Identify Your Personal Interests & Skill Sets:

What areas of interest do you excel in? Do you have a special skill set that would be a good fit for a particular field? If you determine that you really have no idea what type of business you want to invest in, you need to be honest & realistic with yourself; use the process of elimination & perhaps that will help determine what area and type of business you should pursue.

Know how much capital you have to personally invest towards the business loan:

There are some programs out there that will require a minimum down payment of 10%. However, most conventional lenders will require at least 20% down. In addition to the initial down payment, you will also have to factor in other expenses such as appraisals, advisory fees and operating capital…..etc.

Find out why the business is for sale:

Does the owner want to retire? Has strong competition moved into the area? Understanding why the business you are looking at is for sale is very important.

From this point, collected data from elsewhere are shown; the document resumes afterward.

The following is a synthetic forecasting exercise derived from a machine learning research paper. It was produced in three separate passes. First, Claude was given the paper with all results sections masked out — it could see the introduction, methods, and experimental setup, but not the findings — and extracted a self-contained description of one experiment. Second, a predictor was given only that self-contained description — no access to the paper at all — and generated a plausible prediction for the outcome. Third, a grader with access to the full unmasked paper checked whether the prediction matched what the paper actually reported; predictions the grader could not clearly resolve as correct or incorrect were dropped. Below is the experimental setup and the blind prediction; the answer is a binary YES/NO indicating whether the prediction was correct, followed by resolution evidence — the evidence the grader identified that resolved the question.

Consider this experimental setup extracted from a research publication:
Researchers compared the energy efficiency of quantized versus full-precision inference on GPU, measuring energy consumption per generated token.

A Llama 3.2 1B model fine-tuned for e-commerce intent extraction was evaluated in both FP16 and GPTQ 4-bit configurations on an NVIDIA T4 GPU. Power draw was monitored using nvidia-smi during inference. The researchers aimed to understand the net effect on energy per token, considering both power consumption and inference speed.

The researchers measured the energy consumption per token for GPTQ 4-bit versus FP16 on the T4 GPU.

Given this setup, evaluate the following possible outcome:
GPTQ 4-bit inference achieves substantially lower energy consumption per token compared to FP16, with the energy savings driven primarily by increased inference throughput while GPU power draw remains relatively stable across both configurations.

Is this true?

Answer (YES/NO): NO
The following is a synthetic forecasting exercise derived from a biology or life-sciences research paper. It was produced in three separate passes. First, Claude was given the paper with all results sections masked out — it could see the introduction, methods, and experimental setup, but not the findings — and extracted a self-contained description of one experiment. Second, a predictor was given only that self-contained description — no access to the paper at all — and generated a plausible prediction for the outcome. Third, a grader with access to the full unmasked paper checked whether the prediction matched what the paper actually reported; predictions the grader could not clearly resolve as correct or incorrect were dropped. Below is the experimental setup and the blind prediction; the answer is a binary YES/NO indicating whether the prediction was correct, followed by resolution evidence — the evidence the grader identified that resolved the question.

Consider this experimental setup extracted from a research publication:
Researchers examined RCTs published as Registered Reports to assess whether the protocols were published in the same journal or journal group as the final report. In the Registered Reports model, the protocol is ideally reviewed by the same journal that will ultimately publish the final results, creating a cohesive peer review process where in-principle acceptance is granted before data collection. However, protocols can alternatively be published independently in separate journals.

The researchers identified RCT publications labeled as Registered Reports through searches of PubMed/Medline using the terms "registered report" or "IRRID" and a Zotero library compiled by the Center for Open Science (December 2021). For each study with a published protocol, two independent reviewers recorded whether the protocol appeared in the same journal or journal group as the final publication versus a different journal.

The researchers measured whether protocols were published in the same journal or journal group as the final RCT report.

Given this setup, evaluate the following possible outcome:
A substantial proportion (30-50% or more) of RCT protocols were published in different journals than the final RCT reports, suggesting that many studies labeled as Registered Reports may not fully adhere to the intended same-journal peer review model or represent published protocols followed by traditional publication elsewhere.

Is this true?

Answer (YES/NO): YES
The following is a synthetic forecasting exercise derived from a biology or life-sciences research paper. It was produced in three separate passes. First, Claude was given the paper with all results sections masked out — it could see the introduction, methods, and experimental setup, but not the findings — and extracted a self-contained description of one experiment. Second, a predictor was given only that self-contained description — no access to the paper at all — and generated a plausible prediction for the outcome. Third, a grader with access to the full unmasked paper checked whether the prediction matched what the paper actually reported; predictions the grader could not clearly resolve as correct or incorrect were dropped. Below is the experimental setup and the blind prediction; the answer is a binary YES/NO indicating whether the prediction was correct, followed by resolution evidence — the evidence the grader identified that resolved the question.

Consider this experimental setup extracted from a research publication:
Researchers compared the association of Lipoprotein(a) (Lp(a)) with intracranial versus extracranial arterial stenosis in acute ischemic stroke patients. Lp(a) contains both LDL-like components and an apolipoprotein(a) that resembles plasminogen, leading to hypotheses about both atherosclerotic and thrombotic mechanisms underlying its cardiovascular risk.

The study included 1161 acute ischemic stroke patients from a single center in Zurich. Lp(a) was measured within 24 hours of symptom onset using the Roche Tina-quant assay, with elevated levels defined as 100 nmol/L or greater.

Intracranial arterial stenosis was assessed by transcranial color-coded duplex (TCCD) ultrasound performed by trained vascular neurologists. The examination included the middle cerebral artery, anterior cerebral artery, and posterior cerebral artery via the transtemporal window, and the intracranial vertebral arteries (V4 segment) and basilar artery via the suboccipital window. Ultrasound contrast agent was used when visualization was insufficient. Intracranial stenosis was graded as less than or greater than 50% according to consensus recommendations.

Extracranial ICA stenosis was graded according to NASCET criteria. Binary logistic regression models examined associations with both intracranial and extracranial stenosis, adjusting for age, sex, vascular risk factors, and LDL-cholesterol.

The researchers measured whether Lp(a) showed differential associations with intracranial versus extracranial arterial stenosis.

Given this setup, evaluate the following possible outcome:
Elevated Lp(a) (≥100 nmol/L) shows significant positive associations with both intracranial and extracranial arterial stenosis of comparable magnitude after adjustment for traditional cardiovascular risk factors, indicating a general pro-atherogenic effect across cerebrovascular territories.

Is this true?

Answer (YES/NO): NO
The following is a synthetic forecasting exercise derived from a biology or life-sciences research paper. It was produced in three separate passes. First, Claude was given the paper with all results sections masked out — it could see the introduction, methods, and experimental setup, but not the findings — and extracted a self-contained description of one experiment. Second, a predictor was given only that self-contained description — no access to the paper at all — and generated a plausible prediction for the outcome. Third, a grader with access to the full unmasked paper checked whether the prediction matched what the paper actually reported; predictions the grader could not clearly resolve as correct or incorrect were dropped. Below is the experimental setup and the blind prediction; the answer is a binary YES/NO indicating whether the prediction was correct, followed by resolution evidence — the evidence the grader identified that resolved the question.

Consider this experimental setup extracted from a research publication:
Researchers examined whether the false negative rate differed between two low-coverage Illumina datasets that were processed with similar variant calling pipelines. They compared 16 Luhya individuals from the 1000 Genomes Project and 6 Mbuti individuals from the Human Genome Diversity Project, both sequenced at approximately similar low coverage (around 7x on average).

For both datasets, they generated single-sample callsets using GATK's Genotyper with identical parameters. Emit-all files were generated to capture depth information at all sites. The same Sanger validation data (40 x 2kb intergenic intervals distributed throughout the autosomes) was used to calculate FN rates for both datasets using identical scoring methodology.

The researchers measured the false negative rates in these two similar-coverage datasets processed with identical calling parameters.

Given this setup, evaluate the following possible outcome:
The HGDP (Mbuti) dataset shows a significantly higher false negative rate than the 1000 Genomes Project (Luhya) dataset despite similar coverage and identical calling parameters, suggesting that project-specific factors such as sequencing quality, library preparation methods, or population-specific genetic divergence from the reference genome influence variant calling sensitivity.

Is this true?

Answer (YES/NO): NO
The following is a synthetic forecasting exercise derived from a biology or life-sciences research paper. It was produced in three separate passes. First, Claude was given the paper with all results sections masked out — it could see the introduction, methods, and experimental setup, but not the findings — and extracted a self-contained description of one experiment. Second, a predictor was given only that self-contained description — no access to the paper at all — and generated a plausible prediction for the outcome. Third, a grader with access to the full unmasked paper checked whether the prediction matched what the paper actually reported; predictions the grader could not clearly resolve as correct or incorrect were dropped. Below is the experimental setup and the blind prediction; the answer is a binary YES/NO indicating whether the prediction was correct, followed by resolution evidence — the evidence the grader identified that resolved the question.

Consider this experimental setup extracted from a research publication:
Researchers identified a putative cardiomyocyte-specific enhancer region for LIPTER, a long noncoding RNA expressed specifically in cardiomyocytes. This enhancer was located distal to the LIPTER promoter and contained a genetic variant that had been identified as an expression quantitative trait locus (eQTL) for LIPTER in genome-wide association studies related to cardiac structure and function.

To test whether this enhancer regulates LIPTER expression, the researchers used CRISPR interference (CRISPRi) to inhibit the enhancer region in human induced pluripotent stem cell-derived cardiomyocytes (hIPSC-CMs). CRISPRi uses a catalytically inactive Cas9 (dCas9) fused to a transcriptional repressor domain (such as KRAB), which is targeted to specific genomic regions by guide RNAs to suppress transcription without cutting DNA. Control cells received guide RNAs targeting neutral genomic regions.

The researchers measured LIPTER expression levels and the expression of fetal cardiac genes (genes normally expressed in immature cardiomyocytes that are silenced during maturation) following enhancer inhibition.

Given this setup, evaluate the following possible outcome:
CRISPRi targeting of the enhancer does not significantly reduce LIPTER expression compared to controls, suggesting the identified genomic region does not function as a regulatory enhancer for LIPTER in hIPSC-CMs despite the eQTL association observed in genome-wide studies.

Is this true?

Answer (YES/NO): NO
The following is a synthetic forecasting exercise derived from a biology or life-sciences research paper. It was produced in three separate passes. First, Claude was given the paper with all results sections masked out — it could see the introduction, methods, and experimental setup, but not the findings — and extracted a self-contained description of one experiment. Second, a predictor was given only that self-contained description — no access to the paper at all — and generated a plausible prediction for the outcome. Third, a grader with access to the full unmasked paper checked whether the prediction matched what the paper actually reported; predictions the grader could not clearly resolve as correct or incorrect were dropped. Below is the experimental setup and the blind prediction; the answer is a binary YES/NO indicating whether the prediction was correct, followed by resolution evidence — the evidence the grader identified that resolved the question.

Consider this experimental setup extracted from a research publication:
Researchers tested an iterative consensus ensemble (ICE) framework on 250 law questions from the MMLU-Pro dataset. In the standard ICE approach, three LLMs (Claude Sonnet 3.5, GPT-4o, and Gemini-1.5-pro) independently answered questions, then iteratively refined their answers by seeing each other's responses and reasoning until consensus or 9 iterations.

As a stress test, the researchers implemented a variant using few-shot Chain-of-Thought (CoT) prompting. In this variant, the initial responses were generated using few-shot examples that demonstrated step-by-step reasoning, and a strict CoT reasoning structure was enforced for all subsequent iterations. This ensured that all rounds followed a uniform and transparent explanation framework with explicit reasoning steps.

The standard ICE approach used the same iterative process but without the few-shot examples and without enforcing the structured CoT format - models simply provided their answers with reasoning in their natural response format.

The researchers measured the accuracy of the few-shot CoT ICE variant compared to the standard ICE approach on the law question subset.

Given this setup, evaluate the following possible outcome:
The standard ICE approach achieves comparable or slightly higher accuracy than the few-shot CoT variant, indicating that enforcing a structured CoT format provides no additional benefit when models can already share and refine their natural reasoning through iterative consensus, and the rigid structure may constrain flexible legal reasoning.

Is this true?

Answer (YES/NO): YES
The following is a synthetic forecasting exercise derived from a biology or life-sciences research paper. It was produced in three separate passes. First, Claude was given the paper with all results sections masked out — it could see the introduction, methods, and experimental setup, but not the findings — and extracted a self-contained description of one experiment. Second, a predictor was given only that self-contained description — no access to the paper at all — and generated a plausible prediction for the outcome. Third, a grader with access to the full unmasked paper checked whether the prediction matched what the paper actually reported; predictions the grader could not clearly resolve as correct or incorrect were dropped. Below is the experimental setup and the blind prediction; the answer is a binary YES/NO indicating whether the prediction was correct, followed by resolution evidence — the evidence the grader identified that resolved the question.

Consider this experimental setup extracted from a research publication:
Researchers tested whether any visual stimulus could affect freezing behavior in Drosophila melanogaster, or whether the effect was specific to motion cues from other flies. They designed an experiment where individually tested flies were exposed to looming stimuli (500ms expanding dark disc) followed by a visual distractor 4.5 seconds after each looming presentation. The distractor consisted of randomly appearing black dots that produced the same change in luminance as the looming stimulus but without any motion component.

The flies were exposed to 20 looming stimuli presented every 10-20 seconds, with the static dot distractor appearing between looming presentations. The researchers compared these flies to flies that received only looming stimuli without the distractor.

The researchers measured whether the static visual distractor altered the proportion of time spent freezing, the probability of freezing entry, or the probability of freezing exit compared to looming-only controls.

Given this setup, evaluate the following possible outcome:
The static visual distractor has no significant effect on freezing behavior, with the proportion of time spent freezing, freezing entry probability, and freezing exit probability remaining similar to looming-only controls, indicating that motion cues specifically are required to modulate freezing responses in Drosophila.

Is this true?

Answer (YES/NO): YES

Determine if the price is right:

The current performance and recent track record (last 3 years, in particular) of the company will usually dictate where the business needs to be from a pricing standpoint – not as much weight should be put into “potential” or arbitrary forecasts when determining price. The first course of action is to make certain the business creates enough revenue to service the debt. Obviously, if this is not the case – the business is, more than likely, overpriced.

How active is the current owner?:

Clearly, there’s a huge difference between an owner who works 50 hours a week, versus a “hands-off” owner who has strong management in place and periodically gets updated on the status of the company a few hours a week. These 2 scenarios are either a prelude to YOUR level of involvement or, potentially, an additional managerial expense you will have to incur ad take into consideration. Owner’s participation/salarie(s) can also factor in when doing cash flow analysis.

Ask the owner to stay on for a specified period of time:

You need to make sure the transition of ownership is smooth. You never want to upset the apple cart – particularly if the apple cart has had a successful track record. So, since the prior owner has run things a certain way over the years and established many relationships with clients, employees and future customers, you need to observe how things have been done historically before making any necessary changes.

Who gets the receivables?:

The receivables and payables of the business need to be accounted for. If the receivables are, for instance, at $500k & payables are at $350k day of closing, there is a value of $150k that should be factored into the deal.